Discussion in 'Ham Radio Discussions' started by SA4MDN, May 18, 2018.
Darn, it should start at under $4,000 anything more is not good.
I'm training a new "student", she knows nothing of radios except her dad had one. I showed her the knobs for notch and band on the TS-990, showed her the interaction on screen. She was having fun knocking out signals with the Kenwoods feature. Then I put her on a Kenwood TS-850, showed her the notch and band edge knobs, she was lost. Then I showed her an Icom IC-7100 and went into the different features.

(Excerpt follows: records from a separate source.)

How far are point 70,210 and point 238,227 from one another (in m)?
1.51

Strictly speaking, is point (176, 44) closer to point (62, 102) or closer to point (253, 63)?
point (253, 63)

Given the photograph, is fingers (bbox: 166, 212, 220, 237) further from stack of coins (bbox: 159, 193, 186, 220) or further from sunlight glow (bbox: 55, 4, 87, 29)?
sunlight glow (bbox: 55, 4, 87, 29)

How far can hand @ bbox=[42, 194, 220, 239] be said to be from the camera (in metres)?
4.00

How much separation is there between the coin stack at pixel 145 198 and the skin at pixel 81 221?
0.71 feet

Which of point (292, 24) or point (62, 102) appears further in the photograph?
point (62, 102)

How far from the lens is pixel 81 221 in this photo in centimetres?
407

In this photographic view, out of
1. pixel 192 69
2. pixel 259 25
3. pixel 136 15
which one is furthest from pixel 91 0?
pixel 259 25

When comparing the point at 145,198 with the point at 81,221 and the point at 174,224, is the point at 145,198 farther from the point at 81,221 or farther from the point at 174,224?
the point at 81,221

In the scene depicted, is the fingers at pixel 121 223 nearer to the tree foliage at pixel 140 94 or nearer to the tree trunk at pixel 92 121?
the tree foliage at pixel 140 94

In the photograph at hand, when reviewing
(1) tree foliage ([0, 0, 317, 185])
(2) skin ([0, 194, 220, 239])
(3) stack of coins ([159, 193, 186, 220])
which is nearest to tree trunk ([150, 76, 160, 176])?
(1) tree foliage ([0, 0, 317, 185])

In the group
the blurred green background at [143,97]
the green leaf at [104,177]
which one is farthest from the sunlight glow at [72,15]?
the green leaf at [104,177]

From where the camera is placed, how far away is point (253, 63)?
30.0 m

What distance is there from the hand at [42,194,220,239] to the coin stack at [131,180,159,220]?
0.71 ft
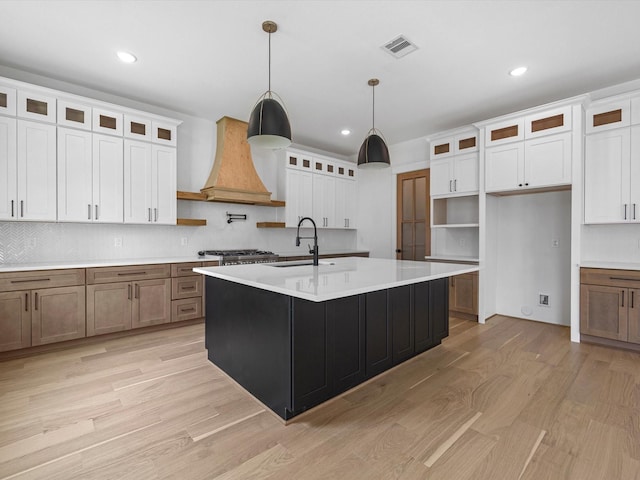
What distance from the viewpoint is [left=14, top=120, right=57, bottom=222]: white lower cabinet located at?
3.18 m

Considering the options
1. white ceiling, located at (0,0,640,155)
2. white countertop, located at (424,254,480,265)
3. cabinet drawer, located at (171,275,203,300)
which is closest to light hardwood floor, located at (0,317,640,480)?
cabinet drawer, located at (171,275,203,300)

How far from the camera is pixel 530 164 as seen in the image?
12.7 feet

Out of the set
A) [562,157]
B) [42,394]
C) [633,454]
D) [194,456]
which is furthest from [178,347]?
[562,157]

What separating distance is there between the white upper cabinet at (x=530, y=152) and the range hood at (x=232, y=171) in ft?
10.7

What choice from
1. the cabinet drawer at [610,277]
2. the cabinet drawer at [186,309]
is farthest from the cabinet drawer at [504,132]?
the cabinet drawer at [186,309]

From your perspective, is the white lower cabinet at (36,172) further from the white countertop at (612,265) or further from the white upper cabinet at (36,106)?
the white countertop at (612,265)

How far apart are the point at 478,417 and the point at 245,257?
10.6 feet

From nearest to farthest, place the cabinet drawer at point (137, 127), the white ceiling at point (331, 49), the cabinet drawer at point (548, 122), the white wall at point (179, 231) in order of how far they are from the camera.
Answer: the white ceiling at point (331, 49)
the white wall at point (179, 231)
the cabinet drawer at point (548, 122)
the cabinet drawer at point (137, 127)

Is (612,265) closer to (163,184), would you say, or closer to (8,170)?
(163,184)

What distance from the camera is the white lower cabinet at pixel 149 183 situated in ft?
12.6

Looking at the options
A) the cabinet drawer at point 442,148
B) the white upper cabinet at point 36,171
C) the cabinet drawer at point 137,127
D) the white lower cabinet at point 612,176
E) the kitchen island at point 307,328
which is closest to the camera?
the kitchen island at point 307,328

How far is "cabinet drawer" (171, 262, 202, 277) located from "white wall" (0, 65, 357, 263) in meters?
0.64

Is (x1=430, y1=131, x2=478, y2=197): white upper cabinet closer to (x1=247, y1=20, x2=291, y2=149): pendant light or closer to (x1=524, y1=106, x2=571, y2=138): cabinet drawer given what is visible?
(x1=524, y1=106, x2=571, y2=138): cabinet drawer

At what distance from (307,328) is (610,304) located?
3.36 meters
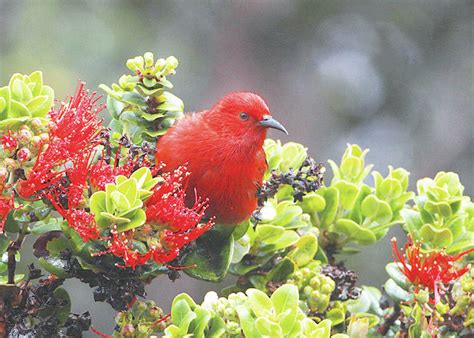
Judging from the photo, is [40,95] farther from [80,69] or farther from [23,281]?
[80,69]

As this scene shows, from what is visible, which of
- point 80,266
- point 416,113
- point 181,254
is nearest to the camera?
point 80,266

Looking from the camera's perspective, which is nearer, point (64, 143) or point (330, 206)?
point (64, 143)

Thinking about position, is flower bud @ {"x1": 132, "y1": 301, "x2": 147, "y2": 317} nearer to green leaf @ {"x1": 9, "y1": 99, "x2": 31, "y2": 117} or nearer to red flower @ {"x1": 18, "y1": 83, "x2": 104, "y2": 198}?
red flower @ {"x1": 18, "y1": 83, "x2": 104, "y2": 198}

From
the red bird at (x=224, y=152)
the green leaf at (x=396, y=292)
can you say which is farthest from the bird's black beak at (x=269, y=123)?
the green leaf at (x=396, y=292)

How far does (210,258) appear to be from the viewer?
82.8 inches

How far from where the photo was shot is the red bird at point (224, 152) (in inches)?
88.9

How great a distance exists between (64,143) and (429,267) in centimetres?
99

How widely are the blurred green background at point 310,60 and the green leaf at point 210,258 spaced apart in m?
3.52

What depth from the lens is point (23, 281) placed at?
2000 millimetres

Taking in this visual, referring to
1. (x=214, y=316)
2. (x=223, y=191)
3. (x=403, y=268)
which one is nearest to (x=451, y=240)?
(x=403, y=268)

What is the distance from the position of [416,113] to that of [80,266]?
4561mm

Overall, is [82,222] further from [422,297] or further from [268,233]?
[422,297]

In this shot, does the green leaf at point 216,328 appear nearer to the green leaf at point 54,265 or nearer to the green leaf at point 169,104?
the green leaf at point 54,265

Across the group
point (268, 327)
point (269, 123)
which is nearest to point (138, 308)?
point (268, 327)
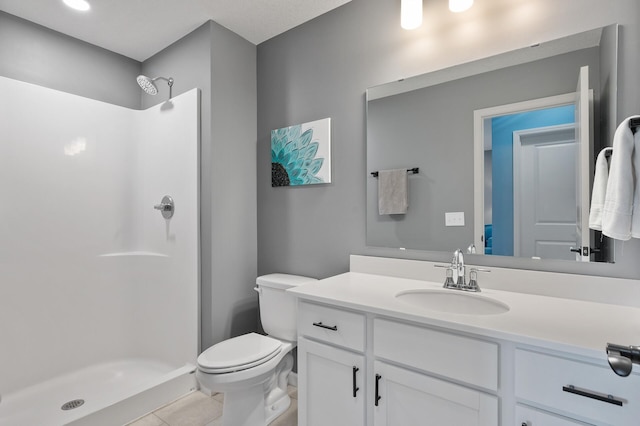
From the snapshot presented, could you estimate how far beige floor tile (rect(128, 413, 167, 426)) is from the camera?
175cm

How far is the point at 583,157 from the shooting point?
4.05 ft

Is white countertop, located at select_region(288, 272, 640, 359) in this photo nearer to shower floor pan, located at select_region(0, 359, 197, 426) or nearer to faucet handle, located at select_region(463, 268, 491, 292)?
faucet handle, located at select_region(463, 268, 491, 292)

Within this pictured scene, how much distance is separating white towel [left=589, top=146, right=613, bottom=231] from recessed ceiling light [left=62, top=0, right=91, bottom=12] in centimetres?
277

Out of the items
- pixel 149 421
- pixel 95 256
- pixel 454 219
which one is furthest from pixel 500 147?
pixel 95 256

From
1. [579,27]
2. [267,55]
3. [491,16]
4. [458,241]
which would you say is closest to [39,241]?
[267,55]

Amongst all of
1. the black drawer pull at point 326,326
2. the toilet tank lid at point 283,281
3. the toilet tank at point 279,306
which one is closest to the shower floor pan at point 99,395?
the toilet tank at point 279,306

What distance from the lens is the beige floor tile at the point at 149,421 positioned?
175 centimetres

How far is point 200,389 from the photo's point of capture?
2.08 meters

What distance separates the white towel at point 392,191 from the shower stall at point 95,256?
1.23 metres

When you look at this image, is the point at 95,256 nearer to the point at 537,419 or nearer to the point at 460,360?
the point at 460,360

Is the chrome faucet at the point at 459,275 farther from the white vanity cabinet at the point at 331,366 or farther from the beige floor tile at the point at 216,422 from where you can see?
the beige floor tile at the point at 216,422

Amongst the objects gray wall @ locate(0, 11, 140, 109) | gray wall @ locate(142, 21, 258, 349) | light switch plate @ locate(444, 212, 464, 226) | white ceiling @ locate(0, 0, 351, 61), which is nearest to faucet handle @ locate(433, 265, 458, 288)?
light switch plate @ locate(444, 212, 464, 226)

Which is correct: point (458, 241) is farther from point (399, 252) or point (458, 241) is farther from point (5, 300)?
point (5, 300)

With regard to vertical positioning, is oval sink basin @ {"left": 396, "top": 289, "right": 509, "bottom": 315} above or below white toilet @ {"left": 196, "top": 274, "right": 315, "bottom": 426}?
above
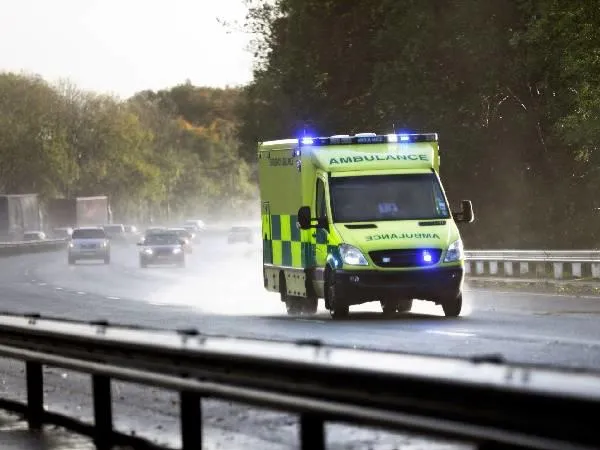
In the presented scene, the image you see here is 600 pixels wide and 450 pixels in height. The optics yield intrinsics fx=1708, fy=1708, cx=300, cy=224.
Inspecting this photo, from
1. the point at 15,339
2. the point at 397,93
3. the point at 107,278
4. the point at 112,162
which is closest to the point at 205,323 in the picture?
the point at 15,339

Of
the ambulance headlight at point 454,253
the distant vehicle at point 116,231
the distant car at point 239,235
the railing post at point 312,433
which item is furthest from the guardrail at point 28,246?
the railing post at point 312,433

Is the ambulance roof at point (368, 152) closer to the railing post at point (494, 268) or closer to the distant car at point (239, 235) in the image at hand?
the railing post at point (494, 268)

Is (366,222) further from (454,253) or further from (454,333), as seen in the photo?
(454,333)

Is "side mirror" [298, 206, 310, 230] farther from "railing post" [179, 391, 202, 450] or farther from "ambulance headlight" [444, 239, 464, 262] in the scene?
"railing post" [179, 391, 202, 450]

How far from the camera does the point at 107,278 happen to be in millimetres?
58375

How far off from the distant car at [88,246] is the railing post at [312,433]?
2755 inches

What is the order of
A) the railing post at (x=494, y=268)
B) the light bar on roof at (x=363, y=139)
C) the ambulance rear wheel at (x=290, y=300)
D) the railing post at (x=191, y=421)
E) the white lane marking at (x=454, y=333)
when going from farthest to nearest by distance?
the railing post at (x=494, y=268) → the ambulance rear wheel at (x=290, y=300) → the light bar on roof at (x=363, y=139) → the white lane marking at (x=454, y=333) → the railing post at (x=191, y=421)

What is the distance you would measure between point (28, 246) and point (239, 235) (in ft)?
92.0

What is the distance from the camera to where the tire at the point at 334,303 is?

Shes an engineer that works with the Mayo Clinic, works in a classified area, flys around to different Mayo sites, so not dim.
Overall reaction; "why dont they all have it in one spot, with the signals right there so you dont have to listen so hard".
It has nothing to do with what radio has the best statistics, yes it's all about a feature that saves years of learning to adjust your radio to hear a signal. Every radio should have it, or an external plug in that has the screen showing your manual input. As an engineer she said "I agree, that's stupid. Kinda like using a slide rule when you have a calculator" the words of a computer genius, not mine.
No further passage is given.